Step 6, estimating a set { h (R) of the estimationS1)}TAnd { h (R)S2)}TPerforming data filtering processing to obtain a set { V (R)S1)}TAnd { V (R)S2)}T

Step 7, set { V (R) }S1)}TAnd { V (R)S2)}TPerforming weighted fusion processing to obtain a set Vf

Step 8, set VfThe value K with the most occurrence times is the estimation result of the information source number;

and 9, outputting the information source number estimation result.
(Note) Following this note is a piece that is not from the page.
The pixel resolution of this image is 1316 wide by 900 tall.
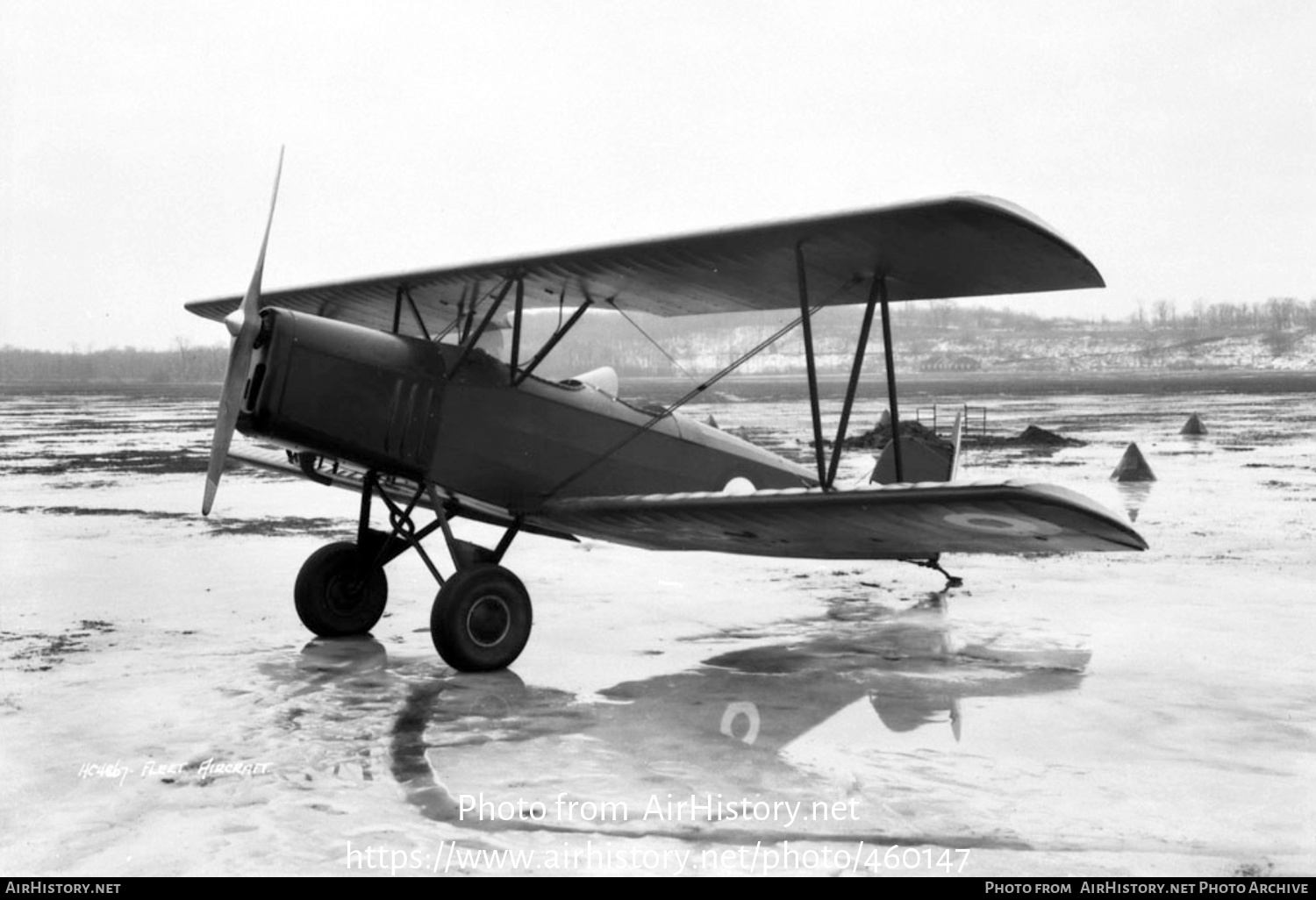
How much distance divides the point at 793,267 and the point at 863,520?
5.45 ft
2. The method of claim 1, wherein the step 1 comprises performing T observations, receiving signals with a uniform linear antenna array, and calculating a covariance matrix set { R } of observed signals xx}TThe method comprises the following steps:

setting the antenna array to N spacing distancesD, all the elements are isotropic, the problem of antenna mutual coupling does not exist, the fast beat number of the received signal is M, and the observation signal vector received by the antenna array is expressed as X ═ X1,x2,…,xNAnd calculating a covariance matrix R of the observed signal according to formula (1)x

Figure FDA0002205101100000011

Carrying out T times of observation to obtain a covariance matrix set { Rx}TWherein T is more than or equal to 1; x (t)i) Represents tiThe observation signal received by the time-of-day antenna array, R represents the covariance matrix RxOf (1).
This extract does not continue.